## [Work instructions]
Lay out every line of the listing below as a numbered list, skipping any blank lines.

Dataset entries
[Start]
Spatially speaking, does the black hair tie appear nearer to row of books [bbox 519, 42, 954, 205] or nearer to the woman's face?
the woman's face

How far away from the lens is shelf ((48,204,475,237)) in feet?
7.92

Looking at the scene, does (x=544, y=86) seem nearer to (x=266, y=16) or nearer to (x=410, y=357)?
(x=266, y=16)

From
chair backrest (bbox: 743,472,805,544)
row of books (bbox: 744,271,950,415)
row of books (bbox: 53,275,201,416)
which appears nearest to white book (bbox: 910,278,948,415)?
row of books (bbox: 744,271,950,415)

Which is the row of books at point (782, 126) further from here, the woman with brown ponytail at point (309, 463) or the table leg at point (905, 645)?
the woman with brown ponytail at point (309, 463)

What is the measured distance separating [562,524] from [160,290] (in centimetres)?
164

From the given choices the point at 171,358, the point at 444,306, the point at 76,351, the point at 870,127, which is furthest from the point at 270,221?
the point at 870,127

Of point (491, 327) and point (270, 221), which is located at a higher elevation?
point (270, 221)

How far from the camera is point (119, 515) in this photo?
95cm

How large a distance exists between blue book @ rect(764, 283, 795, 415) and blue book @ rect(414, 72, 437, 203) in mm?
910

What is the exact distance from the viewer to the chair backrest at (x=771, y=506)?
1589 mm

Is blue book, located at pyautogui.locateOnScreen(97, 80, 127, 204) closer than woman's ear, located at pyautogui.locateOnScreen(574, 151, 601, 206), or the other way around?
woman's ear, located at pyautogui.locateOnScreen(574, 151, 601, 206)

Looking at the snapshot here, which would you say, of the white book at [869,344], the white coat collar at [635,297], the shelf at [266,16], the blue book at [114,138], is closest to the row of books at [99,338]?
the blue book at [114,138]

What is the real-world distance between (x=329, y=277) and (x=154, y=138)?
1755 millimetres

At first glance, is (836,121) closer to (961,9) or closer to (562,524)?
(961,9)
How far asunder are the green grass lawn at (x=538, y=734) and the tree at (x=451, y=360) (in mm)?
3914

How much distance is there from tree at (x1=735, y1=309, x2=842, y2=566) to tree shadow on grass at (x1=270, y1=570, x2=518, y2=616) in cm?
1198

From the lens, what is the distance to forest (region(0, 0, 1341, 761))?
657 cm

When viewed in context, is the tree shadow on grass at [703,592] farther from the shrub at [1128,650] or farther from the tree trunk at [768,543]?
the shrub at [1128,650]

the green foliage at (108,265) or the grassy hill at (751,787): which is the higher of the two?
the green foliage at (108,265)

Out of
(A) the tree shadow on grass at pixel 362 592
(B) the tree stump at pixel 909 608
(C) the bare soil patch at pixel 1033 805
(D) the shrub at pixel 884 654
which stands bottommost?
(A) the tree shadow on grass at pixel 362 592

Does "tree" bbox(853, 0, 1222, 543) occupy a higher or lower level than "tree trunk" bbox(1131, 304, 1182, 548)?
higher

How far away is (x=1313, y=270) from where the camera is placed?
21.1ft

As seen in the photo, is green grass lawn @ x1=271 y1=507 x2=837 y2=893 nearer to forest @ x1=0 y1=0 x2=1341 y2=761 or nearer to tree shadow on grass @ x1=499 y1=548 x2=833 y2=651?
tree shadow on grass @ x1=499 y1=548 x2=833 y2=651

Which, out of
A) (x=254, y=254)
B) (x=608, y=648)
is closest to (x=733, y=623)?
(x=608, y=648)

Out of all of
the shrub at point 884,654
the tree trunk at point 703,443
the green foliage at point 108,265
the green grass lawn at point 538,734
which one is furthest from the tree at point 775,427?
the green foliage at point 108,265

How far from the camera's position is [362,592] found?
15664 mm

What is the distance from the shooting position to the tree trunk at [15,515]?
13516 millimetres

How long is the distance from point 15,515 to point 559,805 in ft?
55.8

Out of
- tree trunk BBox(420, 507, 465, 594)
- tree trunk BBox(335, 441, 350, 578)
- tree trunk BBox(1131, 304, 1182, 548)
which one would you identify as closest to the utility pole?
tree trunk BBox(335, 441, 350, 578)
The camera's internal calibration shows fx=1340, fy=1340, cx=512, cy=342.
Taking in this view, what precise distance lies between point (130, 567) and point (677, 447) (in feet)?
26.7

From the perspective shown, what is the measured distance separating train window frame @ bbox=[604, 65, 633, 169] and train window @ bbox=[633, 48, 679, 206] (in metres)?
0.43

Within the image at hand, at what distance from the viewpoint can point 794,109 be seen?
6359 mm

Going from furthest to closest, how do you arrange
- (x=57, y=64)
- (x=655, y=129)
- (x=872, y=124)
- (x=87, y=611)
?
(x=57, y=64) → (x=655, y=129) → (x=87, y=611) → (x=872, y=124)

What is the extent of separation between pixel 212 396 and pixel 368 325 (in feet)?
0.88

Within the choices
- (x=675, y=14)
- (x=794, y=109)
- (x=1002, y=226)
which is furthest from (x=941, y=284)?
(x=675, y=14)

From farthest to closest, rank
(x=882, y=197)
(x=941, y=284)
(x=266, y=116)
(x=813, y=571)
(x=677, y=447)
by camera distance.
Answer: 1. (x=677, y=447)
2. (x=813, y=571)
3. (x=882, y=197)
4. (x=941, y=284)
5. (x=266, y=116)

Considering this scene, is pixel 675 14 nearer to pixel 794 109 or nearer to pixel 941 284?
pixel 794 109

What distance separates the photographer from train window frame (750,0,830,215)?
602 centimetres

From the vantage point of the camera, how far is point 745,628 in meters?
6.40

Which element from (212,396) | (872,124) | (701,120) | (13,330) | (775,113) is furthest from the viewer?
[End]
## [The completed task]
1. Spatially speaking, does the black hair tie appear nearer to row of books [bbox 519, 42, 954, 205] or nearer to the woman's face?
2. the woman's face
3. How far away from the lens is shelf ((48,204,475,237)) in feet?
4. 7.92
5. Looking at the scene, does (x=544, y=86) seem nearer to (x=266, y=16) or nearer to (x=410, y=357)?
6. (x=266, y=16)
7. From
8. chair backrest (bbox: 743,472,805,544)
9. row of books (bbox: 744,271,950,415)
10. row of books (bbox: 53,275,201,416)
11. which appears nearest to white book (bbox: 910,278,948,415)?
12. row of books (bbox: 744,271,950,415)
13. Which is the row of books at point (782, 126) further from here, the woman with brown ponytail at point (309, 463) or the table leg at point (905, 645)?
14. the woman with brown ponytail at point (309, 463)
15. What is the measured distance separating [562,524] from [160,290] (in centimetres)?
16. 164
17. From the given choices the point at 171,358, the point at 444,306, the point at 76,351, the point at 870,127, which is furthest from the point at 270,221?
18. the point at 870,127
19. Of point (491, 327) and point (270, 221), which is located at a higher elevation?
20. point (270, 221)
21. How far from the camera is point (119, 515) in this photo?
22. 95cm
23. How large a distance exists between blue book @ rect(764, 283, 795, 415) and blue book @ rect(414, 72, 437, 203) in mm?
24. 910
25. What is the exact distance from the viewer to the chair backrest at (x=771, y=506)?
26. 1589 mm
27. Is blue book, located at pyautogui.locateOnScreen(97, 80, 127, 204) closer than woman's ear, located at pyautogui.locateOnScreen(574, 151, 601, 206), or the other way around?
28. woman's ear, located at pyautogui.locateOnScreen(574, 151, 601, 206)
29. Looking at the snapshot here, which would you say, of the white book at [869,344], the white coat collar at [635,297], the shelf at [266,16], the blue book at [114,138], is closest to the row of books at [99,338]?
30. the blue book at [114,138]
31. What is the real-world distance between (x=329, y=277) and (x=154, y=138)?
32. 1755 millimetres
33. At first glance, is (836,121) closer to (961,9) or closer to (562,524)?
34. (961,9)
35. How far asunder are the green grass lawn at (x=538, y=734) and the tree at (x=451, y=360) (in mm)?
36. 3914
37. How much distance is there from tree at (x1=735, y1=309, x2=842, y2=566) to tree shadow on grass at (x1=270, y1=570, x2=518, y2=616) in cm?
38. 1198
39. From the lens, what is the distance to forest (region(0, 0, 1341, 761))?
40. 657 cm
41. When viewed in context, is the tree shadow on grass at [703,592] farther from the shrub at [1128,650] or farther from the tree trunk at [768,543]?
42. the shrub at [1128,650]
43. the green foliage at (108,265) or the grassy hill at (751,787): which is the higher of the two?
44. the green foliage at (108,265)
45. Out of
46. (A) the tree shadow on grass at pixel 362 592
47. (B) the tree stump at pixel 909 608
48. (C) the bare soil patch at pixel 1033 805
49. (D) the shrub at pixel 884 654
50. which stands bottommost?
51. (A) the tree shadow on grass at pixel 362 592
52. Does "tree" bbox(853, 0, 1222, 543) occupy a higher or lower level than "tree trunk" bbox(1131, 304, 1182, 548)?
53. higher
54. How far away is (x=1313, y=270) from where the camera is placed?
55. 21.1ft
56. As seen in the photo, is green grass lawn @ x1=271 y1=507 x2=837 y2=893 nearer to forest @ x1=0 y1=0 x2=1341 y2=761 or nearer to tree shadow on grass @ x1=499 y1=548 x2=833 y2=651?
57. tree shadow on grass @ x1=499 y1=548 x2=833 y2=651
58. Which, out of
59. A) (x=254, y=254)
60. B) (x=608, y=648)
61. is closest to (x=733, y=623)?
62. (x=608, y=648)
63. Out of all of
64. the shrub at point 884,654
65. the tree trunk at point 703,443
66. the green foliage at point 108,265
67. the green grass lawn at point 538,734
68. which one is furthest from the tree at point 775,427?
69. the green foliage at point 108,265
70. How far from the camera's position is [362,592] found?
71. 15664 mm
72. What is the distance from the shooting position to the tree trunk at [15,515]?
73. 13516 millimetres
74. How long is the distance from point 15,515 to point 559,805 in ft?
75. 55.8
76. Out of
77. - tree trunk BBox(420, 507, 465, 594)
78. - tree trunk BBox(335, 441, 350, 578)
79. - tree trunk BBox(1131, 304, 1182, 548)
80. which one would you identify as closest to the utility pole?
81. tree trunk BBox(335, 441, 350, 578)
82. The camera's internal calibration shows fx=1340, fy=1340, cx=512, cy=342.
83. Taking in this view, what precise distance lies between point (130, 567) and point (677, 447) (in feet)?
84. 26.7
85. From the perspective shown, what is the measured distance separating train window frame @ bbox=[604, 65, 633, 169] and train window @ bbox=[633, 48, 679, 206] (in metres)?
86. 0.43
87. Within the image at hand, at what distance from the viewpoint can point 794,109 be seen?
88. 6359 mm
89. Going from furthest to closest, how do you arrange
90. - (x=57, y=64)
91. - (x=655, y=129)
92. - (x=872, y=124)
93. - (x=87, y=611)
94. ?
95. (x=57, y=64) → (x=655, y=129) → (x=87, y=611) → (x=872, y=124)
96. What is the extent of separation between pixel 212 396 and pixel 368 325 (in feet)?
97. 0.88
98. Within the choices
99. - (x=675, y=14)
100. - (x=794, y=109)
101. - (x=1002, y=226)
102. which is furthest from (x=941, y=284)?
103. (x=675, y=14)
104. From farthest to closest, rank
105. (x=882, y=197)
106. (x=941, y=284)
107. (x=266, y=116)
108. (x=813, y=571)
109. (x=677, y=447)
110. by camera distance.
111. Answer: 1. (x=677, y=447)
112. 2. (x=813, y=571)
113. 3. (x=882, y=197)
114. 4. (x=941, y=284)
115. 5. (x=266, y=116)
116. Considering this scene, is pixel 675 14 nearer to pixel 794 109 or nearer to pixel 941 284?
117. pixel 794 109
118. What distance separates the photographer from train window frame (750,0,830,215)?
119. 602 centimetres
120. From the vantage point of the camera, how far is point 745,628 in meters?
121. 6.40
122. Which element from (212,396) | (872,124) | (701,120) | (13,330) | (775,113) is furthest from the viewer?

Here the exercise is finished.